Enhancement of indoles production and catalyst stability in thermo-catalytic conversion and ammonization of furfural with NH3 and N2 environments

Abstract

Thermo-catalytic conversion and ammonization (TCC-A) is a novel and promising thermochemical conversion process for the direct production of N-heterocycles under NH3 atmosphere, which is similar to the pyrolysis technology through introducing exogenous nitrogen. Since NH3 served as the carrier gas and reactant, it played an important part in the process. The introduction of N2 into NH3 significantly enhanced the indoles production and catalyst stability in the TCC-A process of bio-derived furans. Under the optimized TCC-A conditions of furfural, NH3 being diluted by 25% N2 at 600°C with WHSV as 1.5h−1 and gas flow rate at 40ml/min, the carbon yields of N-containing chemicals and indoles reached 46.51% and 33.04%, respectively, which increased by 90.54% and 203.96% compared with those in pure NH3. Using furan derivatives as the feedstock, diluted NH3 also showed positive effect on the production of N-containing chemicals. Functional groups in the furan derivatives strongly affect the product distribution.
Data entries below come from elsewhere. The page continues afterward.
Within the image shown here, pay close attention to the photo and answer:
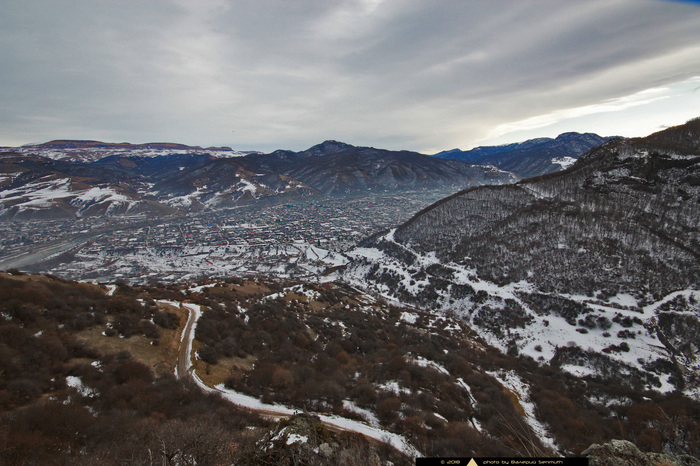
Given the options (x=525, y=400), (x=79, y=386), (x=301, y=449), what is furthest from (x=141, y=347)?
(x=525, y=400)

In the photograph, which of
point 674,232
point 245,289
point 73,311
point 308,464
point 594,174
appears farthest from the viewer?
point 594,174

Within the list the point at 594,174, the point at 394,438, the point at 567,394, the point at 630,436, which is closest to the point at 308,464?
the point at 394,438

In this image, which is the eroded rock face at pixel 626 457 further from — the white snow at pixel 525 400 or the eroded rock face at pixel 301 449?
the white snow at pixel 525 400

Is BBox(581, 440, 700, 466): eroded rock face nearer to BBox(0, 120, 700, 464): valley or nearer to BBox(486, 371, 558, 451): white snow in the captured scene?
BBox(0, 120, 700, 464): valley

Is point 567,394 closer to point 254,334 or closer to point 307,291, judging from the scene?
point 254,334

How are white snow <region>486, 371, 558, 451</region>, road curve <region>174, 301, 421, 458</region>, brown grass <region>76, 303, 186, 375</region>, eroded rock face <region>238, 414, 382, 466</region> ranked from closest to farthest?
1. eroded rock face <region>238, 414, 382, 466</region>
2. road curve <region>174, 301, 421, 458</region>
3. brown grass <region>76, 303, 186, 375</region>
4. white snow <region>486, 371, 558, 451</region>

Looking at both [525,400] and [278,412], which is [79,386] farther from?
[525,400]

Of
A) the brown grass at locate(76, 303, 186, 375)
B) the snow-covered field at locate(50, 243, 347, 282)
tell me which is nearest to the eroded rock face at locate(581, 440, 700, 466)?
the brown grass at locate(76, 303, 186, 375)
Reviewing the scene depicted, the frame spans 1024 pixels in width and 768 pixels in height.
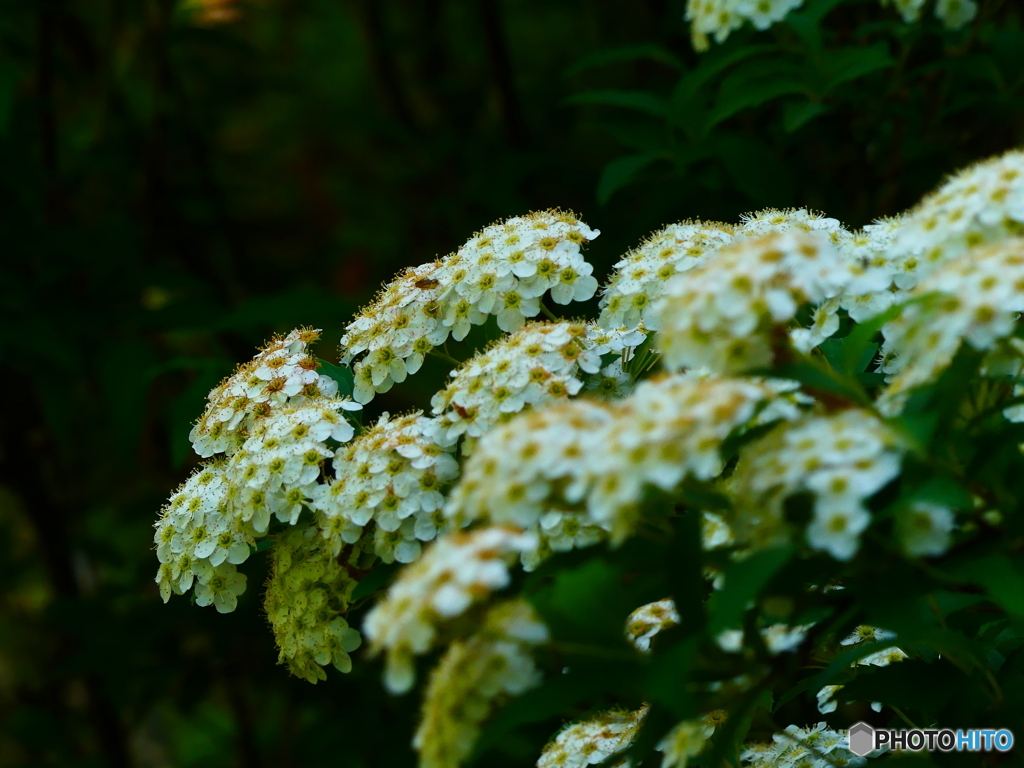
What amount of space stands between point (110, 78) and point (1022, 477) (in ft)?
13.8

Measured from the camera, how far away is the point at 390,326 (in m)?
2.05

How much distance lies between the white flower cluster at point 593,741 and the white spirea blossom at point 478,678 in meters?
0.56

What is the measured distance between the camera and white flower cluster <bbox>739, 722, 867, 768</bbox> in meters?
1.82

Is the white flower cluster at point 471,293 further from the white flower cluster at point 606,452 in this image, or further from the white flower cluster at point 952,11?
the white flower cluster at point 952,11

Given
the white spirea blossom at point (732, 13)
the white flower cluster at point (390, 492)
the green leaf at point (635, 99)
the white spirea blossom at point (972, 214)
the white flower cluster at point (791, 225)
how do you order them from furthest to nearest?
the green leaf at point (635, 99), the white spirea blossom at point (732, 13), the white flower cluster at point (791, 225), the white flower cluster at point (390, 492), the white spirea blossom at point (972, 214)

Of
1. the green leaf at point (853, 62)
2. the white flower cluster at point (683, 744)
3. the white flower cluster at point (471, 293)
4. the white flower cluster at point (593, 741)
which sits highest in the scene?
the green leaf at point (853, 62)

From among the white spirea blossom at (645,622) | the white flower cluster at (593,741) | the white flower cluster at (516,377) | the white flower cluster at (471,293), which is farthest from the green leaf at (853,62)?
the white flower cluster at (593,741)

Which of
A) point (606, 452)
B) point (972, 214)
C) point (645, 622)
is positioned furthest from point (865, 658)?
point (606, 452)

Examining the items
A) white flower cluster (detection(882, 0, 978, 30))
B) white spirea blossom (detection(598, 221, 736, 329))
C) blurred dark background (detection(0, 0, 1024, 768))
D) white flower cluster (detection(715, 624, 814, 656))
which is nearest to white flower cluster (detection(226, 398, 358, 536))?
blurred dark background (detection(0, 0, 1024, 768))

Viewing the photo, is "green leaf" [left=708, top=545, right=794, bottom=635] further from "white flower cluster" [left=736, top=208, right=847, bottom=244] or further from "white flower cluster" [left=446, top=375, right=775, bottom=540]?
"white flower cluster" [left=736, top=208, right=847, bottom=244]

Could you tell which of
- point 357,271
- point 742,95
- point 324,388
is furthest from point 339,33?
point 324,388

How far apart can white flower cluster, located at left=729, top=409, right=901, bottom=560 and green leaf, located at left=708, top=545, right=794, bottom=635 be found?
0.05 meters

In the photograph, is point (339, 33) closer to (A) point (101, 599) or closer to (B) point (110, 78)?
(B) point (110, 78)

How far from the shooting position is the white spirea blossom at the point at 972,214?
1.35 meters
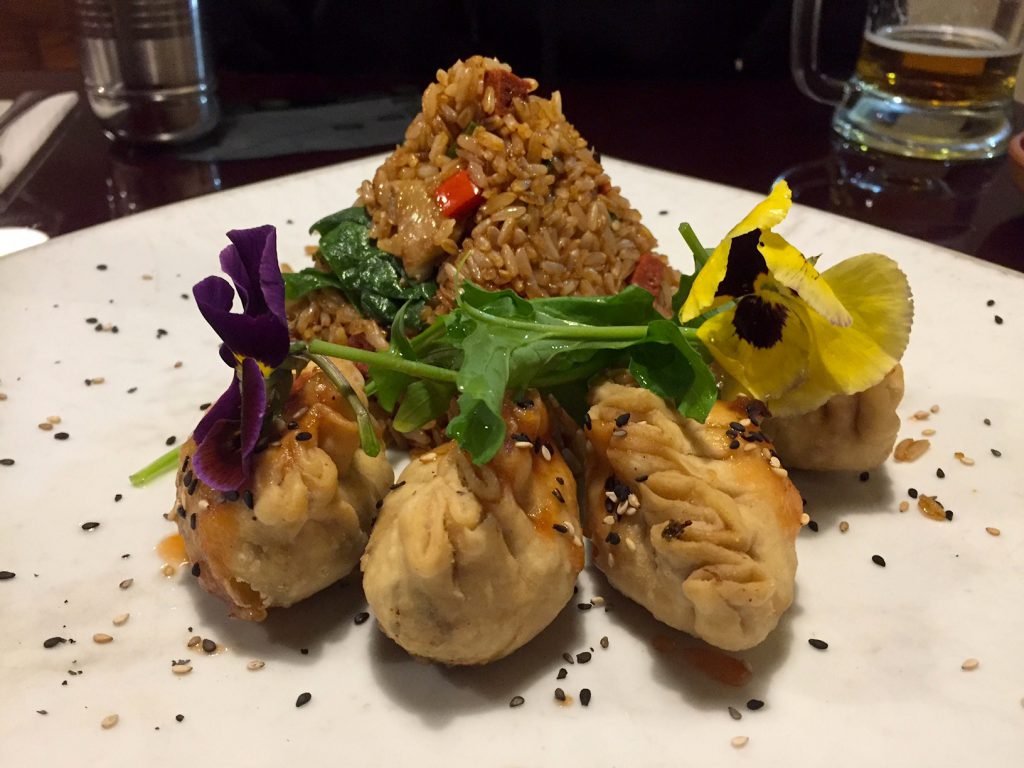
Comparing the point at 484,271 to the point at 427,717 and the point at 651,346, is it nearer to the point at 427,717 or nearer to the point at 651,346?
the point at 651,346

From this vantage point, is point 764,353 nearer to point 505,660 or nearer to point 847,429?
point 847,429

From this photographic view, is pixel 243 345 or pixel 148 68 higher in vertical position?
pixel 243 345

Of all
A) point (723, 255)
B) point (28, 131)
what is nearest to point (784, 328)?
point (723, 255)

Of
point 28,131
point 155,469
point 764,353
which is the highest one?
point 764,353

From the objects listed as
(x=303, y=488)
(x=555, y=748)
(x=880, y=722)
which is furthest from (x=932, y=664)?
(x=303, y=488)

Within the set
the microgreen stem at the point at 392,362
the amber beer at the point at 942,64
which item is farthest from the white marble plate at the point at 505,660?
the amber beer at the point at 942,64

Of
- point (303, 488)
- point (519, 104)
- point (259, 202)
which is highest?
point (519, 104)
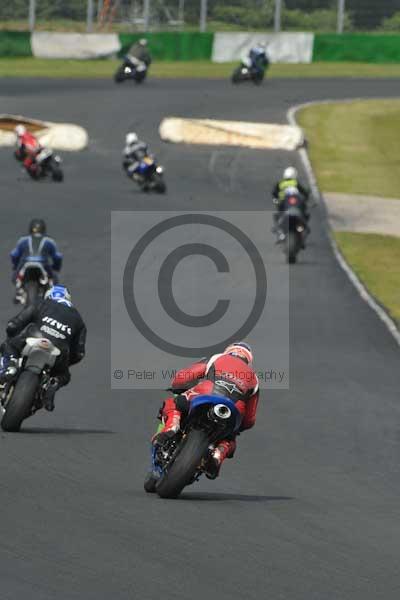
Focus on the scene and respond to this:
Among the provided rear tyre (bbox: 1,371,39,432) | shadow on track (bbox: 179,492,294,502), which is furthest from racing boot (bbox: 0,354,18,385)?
shadow on track (bbox: 179,492,294,502)

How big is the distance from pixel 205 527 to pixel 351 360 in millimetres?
11327

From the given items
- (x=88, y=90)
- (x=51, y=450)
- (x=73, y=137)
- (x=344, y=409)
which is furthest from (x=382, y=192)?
(x=51, y=450)

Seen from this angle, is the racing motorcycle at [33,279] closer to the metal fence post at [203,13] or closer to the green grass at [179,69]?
the green grass at [179,69]

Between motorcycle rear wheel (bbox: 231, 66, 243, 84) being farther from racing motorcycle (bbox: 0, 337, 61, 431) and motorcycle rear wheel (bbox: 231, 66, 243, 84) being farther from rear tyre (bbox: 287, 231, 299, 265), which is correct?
racing motorcycle (bbox: 0, 337, 61, 431)

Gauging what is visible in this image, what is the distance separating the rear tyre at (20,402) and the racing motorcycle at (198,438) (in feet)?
9.13

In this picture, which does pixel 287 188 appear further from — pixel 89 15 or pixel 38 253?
pixel 89 15

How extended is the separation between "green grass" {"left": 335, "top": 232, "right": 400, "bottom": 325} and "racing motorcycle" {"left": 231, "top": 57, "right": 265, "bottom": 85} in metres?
24.1

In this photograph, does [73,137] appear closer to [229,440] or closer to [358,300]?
[358,300]

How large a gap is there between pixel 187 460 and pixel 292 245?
19060 mm

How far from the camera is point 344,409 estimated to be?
16625mm

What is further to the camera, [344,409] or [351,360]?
[351,360]

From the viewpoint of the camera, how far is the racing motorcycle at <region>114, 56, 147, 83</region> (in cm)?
5612

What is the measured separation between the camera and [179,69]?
2442 inches

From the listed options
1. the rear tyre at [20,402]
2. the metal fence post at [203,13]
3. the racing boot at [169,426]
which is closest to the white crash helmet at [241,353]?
the racing boot at [169,426]
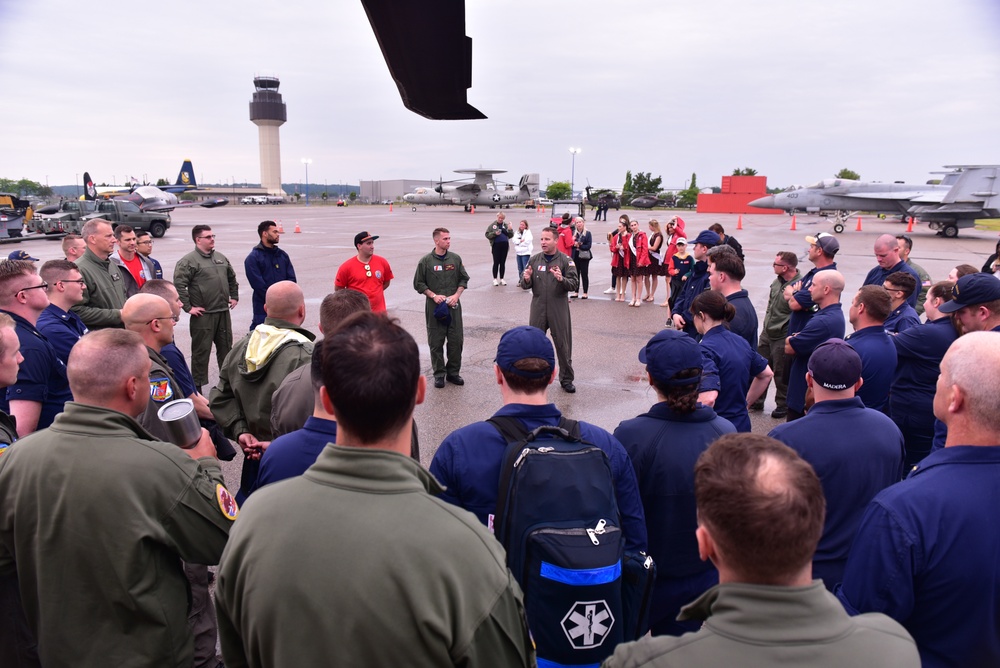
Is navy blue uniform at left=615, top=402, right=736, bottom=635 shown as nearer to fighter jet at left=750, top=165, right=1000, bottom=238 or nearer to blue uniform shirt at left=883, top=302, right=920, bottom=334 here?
blue uniform shirt at left=883, top=302, right=920, bottom=334

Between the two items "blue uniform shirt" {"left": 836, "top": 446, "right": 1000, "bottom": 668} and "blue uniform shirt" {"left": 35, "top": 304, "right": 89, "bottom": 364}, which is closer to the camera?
"blue uniform shirt" {"left": 836, "top": 446, "right": 1000, "bottom": 668}

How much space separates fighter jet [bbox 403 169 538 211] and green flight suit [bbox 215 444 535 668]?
174ft

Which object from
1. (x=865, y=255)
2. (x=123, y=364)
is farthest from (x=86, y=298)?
(x=865, y=255)

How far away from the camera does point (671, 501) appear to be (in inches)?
106

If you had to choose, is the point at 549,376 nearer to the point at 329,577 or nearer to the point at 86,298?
the point at 329,577

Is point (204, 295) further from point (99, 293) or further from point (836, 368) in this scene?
point (836, 368)

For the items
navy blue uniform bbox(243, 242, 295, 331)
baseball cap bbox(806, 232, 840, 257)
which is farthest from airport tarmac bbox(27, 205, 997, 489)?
baseball cap bbox(806, 232, 840, 257)

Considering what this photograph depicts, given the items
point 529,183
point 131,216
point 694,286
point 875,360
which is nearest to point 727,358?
point 875,360

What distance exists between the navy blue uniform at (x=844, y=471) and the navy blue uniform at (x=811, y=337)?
232 cm

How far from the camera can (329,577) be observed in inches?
54.5

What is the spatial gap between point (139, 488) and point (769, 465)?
192 cm

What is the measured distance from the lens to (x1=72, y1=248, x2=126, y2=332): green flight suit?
5746mm

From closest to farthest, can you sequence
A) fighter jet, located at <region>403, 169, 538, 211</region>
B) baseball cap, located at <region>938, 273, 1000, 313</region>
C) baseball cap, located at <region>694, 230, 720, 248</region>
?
baseball cap, located at <region>938, 273, 1000, 313</region>, baseball cap, located at <region>694, 230, 720, 248</region>, fighter jet, located at <region>403, 169, 538, 211</region>

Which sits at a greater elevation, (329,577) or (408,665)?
(329,577)
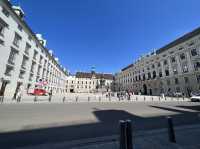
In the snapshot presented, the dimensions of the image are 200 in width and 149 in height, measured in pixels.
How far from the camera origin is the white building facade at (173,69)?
1422 inches

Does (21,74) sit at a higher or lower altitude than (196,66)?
lower

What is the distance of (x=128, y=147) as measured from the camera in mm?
3166

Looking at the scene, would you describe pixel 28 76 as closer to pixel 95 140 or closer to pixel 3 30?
pixel 3 30

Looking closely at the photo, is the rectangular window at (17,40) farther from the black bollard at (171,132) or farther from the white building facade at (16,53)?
the black bollard at (171,132)

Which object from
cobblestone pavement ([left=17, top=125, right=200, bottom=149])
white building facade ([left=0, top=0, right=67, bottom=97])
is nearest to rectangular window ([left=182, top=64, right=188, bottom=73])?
white building facade ([left=0, top=0, right=67, bottom=97])

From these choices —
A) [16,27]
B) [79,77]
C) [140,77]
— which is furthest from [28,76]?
[79,77]

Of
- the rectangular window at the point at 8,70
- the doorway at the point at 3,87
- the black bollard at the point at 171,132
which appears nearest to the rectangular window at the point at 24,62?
the rectangular window at the point at 8,70

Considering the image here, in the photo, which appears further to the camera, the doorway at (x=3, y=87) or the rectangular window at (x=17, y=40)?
the rectangular window at (x=17, y=40)

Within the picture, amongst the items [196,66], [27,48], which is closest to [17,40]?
[27,48]

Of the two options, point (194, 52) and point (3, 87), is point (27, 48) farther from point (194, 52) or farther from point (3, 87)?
point (194, 52)

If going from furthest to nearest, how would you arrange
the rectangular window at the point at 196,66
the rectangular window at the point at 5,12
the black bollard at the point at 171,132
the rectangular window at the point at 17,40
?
the rectangular window at the point at 196,66, the rectangular window at the point at 17,40, the rectangular window at the point at 5,12, the black bollard at the point at 171,132

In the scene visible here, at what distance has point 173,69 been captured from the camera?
1708 inches

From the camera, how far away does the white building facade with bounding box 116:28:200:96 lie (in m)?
36.1

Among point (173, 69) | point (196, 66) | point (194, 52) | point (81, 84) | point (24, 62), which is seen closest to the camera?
point (24, 62)
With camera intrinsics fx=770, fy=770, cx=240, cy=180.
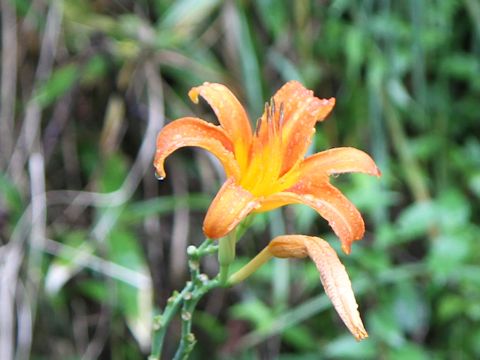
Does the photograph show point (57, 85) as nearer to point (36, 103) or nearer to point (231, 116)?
point (36, 103)

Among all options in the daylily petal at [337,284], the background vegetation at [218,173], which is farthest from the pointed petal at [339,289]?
the background vegetation at [218,173]

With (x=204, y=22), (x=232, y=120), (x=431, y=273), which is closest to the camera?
(x=232, y=120)

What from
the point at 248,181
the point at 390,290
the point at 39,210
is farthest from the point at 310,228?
the point at 248,181

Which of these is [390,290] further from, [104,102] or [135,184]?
[104,102]

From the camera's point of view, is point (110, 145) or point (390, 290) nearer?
point (390, 290)

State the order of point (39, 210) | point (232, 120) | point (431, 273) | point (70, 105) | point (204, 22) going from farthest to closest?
1. point (204, 22)
2. point (70, 105)
3. point (39, 210)
4. point (431, 273)
5. point (232, 120)

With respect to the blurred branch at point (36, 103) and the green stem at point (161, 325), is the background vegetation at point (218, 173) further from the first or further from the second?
the green stem at point (161, 325)

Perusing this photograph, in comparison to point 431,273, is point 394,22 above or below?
above

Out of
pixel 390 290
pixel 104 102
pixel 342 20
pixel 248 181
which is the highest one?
pixel 342 20
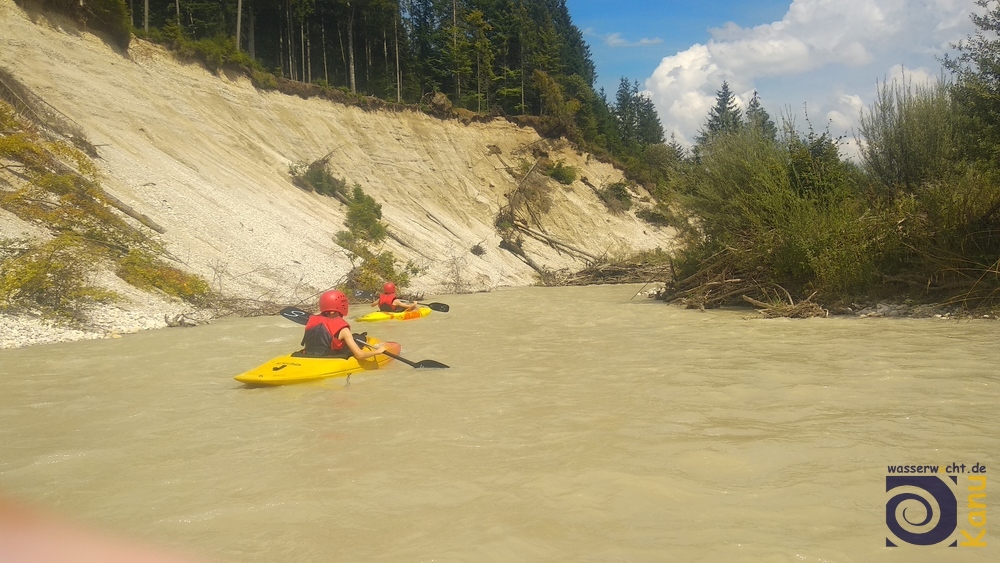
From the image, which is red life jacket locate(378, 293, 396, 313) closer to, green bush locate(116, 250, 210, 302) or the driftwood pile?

It was found that the increase of indoles production from furfural was because the generation of 2-furonitrile via the side reaction pathway to form coke was inhibited by the dilution of NH3. The catalysts were tested via five reaction/regeneration cycles in pure and diluted NH3 atmosphere and characterized by N2 adsorption/desorption, XRD, XRF, NH3-TPD analyses and SEM. Compared in pure NH3, the catalysts in N2 diluted NH3 was more stable, which could be due to the lower degree of dealumination, structure damage, and acid site loss.